Create a view to the table. (new)

  1. Name of the view to be stored in the database.
  2. Typically, this is the name with spaces added.
  3. Old view name which is required if you want to rename the view.
  4. A full description of the view.
  5. You can optionally specify the column names, but most DBMS can infer them from the select statement. - Not supported
  6. The contents of the view.
<function name="1" 
         [oldname="2"]
         [fullname="3"] 
         [desc="4"] 
         [arguments="5"] 
         [returns="6"] 
         [language="7"] 
         [dbms="8"] 
         [volatile="9"]>
    (10)
</function>

You can specify the body of a stored procedure or function.

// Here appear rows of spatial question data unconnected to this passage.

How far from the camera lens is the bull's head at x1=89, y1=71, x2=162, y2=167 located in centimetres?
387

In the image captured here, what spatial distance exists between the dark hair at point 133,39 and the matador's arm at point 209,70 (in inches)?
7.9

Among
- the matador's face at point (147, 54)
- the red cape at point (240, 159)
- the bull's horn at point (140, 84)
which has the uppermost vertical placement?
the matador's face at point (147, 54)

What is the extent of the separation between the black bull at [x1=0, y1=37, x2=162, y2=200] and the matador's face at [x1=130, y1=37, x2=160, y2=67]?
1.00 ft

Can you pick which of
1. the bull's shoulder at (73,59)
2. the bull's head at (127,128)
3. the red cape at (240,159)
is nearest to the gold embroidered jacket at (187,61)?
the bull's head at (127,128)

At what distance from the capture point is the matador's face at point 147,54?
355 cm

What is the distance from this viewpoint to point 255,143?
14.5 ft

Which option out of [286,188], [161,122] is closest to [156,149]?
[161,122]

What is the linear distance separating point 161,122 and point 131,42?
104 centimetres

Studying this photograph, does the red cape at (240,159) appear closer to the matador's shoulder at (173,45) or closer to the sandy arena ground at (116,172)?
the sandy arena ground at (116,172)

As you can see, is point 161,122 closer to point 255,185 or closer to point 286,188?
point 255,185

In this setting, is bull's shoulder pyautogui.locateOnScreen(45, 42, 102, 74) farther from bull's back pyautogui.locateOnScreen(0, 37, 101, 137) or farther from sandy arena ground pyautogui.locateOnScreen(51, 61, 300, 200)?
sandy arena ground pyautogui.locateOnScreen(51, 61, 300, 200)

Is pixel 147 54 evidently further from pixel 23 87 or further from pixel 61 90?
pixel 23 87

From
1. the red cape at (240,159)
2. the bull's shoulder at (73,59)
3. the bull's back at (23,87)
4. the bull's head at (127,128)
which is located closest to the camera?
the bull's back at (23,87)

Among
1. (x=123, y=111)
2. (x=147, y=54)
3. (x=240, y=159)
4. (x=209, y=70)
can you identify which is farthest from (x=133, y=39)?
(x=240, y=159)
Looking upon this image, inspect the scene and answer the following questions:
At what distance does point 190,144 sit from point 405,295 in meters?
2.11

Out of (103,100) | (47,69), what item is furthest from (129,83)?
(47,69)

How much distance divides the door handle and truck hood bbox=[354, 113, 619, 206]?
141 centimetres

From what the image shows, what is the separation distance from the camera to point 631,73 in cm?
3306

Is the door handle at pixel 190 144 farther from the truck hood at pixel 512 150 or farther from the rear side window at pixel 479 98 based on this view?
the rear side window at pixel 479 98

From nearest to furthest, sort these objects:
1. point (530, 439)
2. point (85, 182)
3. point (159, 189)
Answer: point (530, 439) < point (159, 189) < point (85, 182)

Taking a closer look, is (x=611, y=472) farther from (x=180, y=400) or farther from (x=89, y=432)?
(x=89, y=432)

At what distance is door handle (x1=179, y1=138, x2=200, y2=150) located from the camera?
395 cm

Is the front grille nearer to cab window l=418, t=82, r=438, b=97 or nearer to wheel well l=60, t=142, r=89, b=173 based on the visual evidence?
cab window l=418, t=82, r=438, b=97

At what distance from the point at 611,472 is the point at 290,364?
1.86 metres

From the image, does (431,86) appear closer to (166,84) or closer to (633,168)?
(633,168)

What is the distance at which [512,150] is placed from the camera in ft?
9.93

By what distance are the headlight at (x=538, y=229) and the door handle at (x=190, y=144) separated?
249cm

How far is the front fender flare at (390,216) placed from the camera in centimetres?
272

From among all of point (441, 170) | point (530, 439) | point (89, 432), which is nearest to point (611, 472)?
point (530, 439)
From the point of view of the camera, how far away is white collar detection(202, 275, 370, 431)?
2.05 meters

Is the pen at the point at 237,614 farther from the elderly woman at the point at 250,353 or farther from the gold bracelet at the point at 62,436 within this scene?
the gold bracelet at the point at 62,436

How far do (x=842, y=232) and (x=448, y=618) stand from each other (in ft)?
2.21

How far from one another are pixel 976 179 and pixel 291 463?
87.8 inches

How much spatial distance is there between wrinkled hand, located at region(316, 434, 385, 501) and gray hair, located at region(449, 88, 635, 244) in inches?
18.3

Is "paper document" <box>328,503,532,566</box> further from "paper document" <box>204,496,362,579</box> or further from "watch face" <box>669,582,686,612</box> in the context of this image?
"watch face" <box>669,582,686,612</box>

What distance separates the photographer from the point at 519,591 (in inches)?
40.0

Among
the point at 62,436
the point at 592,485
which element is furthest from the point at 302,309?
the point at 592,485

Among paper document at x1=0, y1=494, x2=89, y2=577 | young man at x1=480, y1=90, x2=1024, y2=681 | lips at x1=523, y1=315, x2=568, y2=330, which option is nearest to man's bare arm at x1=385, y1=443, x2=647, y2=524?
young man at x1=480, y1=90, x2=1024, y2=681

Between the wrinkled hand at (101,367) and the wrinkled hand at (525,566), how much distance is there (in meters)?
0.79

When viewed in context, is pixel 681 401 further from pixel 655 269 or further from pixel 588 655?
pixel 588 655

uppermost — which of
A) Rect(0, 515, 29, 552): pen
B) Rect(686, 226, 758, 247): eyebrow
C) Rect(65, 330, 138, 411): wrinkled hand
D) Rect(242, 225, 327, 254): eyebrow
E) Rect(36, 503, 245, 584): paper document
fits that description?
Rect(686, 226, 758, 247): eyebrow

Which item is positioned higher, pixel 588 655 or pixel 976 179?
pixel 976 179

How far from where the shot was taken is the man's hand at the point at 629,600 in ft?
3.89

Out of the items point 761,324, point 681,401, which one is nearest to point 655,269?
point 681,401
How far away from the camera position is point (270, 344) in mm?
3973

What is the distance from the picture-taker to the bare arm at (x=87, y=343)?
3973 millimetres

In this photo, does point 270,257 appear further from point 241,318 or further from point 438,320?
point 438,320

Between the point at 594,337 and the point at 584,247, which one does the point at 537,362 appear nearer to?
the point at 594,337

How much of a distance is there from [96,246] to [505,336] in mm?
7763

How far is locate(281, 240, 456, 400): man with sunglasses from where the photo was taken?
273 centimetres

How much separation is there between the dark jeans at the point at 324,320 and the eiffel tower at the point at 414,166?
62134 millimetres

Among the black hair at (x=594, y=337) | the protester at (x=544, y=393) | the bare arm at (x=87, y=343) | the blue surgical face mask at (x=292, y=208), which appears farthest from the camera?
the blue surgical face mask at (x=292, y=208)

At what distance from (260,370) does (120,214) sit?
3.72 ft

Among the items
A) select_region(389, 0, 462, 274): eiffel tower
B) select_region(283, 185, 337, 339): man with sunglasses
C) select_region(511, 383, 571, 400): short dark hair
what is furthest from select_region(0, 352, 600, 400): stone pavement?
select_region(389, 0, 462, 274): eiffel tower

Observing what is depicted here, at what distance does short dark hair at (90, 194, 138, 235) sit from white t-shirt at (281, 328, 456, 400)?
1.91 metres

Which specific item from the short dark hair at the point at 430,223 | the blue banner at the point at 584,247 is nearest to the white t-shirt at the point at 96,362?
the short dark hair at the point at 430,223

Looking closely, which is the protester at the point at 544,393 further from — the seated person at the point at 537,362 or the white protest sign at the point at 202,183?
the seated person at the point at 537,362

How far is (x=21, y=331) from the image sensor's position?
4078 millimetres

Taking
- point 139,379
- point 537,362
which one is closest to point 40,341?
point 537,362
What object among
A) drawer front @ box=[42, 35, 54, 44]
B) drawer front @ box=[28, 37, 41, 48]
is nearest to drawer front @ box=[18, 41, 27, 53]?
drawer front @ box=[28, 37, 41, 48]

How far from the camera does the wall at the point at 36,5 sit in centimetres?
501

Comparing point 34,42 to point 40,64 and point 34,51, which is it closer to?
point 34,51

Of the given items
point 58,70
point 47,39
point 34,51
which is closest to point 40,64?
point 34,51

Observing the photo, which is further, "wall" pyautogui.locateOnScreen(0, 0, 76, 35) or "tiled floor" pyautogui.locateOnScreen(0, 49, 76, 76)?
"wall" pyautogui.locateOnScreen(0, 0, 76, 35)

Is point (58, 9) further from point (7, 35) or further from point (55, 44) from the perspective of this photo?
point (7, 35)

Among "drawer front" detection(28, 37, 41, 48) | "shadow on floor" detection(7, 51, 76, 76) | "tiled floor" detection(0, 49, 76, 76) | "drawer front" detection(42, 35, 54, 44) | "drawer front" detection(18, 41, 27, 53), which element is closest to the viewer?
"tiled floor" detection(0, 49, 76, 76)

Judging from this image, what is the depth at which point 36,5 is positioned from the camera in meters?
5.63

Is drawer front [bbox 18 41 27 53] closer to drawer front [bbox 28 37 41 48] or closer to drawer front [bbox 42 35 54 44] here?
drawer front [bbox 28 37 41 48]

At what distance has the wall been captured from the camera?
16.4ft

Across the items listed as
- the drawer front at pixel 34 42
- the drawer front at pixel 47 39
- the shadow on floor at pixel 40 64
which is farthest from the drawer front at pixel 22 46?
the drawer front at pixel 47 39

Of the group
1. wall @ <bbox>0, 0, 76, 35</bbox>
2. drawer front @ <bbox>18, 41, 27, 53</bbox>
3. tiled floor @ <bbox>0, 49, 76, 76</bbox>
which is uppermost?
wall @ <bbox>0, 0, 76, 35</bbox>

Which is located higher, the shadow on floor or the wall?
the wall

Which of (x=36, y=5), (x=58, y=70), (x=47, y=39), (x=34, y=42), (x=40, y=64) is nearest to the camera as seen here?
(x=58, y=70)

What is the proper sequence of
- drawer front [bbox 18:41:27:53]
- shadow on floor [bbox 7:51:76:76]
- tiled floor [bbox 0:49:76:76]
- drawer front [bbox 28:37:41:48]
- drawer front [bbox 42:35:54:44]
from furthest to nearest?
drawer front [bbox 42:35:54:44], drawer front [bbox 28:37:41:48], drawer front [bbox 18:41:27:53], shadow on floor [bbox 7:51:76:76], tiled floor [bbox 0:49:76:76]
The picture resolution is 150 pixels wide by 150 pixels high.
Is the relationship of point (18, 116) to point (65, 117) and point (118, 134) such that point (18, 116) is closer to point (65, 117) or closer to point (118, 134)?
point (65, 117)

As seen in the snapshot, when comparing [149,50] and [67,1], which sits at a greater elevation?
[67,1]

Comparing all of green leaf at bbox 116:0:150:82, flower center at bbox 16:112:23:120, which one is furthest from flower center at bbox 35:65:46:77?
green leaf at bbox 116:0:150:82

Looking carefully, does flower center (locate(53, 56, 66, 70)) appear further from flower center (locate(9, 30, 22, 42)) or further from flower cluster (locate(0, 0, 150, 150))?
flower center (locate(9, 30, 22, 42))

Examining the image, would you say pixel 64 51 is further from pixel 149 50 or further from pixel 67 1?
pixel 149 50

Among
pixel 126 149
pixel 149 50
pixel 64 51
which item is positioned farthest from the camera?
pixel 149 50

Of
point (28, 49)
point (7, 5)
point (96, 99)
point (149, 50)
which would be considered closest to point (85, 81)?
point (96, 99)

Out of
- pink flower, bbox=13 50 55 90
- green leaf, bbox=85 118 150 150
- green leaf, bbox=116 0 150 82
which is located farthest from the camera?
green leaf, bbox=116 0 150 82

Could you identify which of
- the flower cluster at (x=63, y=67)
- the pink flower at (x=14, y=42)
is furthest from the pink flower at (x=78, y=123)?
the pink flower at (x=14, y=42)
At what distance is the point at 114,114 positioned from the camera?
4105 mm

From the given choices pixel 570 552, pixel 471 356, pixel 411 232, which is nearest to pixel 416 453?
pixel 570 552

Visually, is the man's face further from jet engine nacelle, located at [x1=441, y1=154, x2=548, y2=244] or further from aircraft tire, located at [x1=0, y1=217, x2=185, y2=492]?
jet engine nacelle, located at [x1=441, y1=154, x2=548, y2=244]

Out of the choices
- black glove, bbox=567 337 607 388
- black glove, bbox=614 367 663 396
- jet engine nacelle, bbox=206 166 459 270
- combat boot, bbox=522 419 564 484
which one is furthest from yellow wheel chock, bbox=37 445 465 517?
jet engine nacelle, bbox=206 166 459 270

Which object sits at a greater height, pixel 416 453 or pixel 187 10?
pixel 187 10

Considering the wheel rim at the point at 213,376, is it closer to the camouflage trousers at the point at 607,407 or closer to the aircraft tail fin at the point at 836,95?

  1. Name of the function or procedure to be stored in the database.
  2. If you rename the function you must place the old name here. - Not supported
  3. Typically, this is the name with spaces added.
  4. A full description of the function.
  5. Comma separeted list of arguments. If no arguments, void is assumed.
  6. If returns is not there or empty it's considered a procedure.
  7. Language is assumed "SQL" or "PL/SQL" if not specified.
  8. Because the code is likely to change depending on the database system used you could specify the same function multiple times, one for each type of DBMS. If not ther all dbms systems are assumed.
  9. Can be "yes", "no", or "stable". This is an execution hint for PostgreSQL. - Not supported
  10. The contents of the function or procedure.

Advantages

Storing the schema in this form has some advantages:

  1. All the information about a table is stored together in one place. Finding linked tables, sequence tables etc. should be simplified.
  2. Being text it can easily be stored in a VCS Repository, like Subversion or CVS.
  3. Also because it is text you can compare differences between older and newer versions. In fact this is one of the main goals of this project.
  4. Since the description of the schema is abstract, it isn't tied to a specific database.
  5. Documentation can easily be generated from the XML schema.
  6. A pretty schema diagram can be drawn from the XML see Dia and Dot (note, this functionality hasn't been implemented yet).
  7. A history of changes made to the table (by whom, when and why) can all be contained in the repository. Normally, metadata changes made to a database never stored anywhere.
  8. Migration scripts can be stored in the meta-data for certain changes that require the data to be modified. For example, if a column is split into two columns the procedure to make this modification can be stored into the repository (not implemented yet).
  9. Destructive changes can have backed ups made as part of its process. For example, if a column is to be deleted that column along with its primary key(s) can be stored into a file. This way if they do undo the changes they can do so without needing to go to a full backup. (to do)
  10. Additional useful information can be stored in the XML. Columns can be flagged as deprecated or obsolete, for example.
  11. Scripts can be generated to automatically check that the data fits the domain. For example, that status is 1, 2, 3, or 4 or that telephone numbers are in the format (999) 9999-99999. (to do)
  12. Code can use the XML to it's own purposes. One example is to write code that figures out the best joins to use between two tables. Another example is to change a status code (ex. 1, 2, or 3) into an enumeration (ex. READY, PROCESSING, DONE).

To do

Here are the major directions I see XML to DDL going:

Similar Work

I've been pointed to another project which looks similar calle ERW A quick look shows that it tries to work at a higher level than my XML does (i.e. more abstract). It also generates code for PHP and produces nicer documentation.

Written in the Perl programming language is SQL Fairy. It seems to do a lot of what I'm doing but is even larger in scope.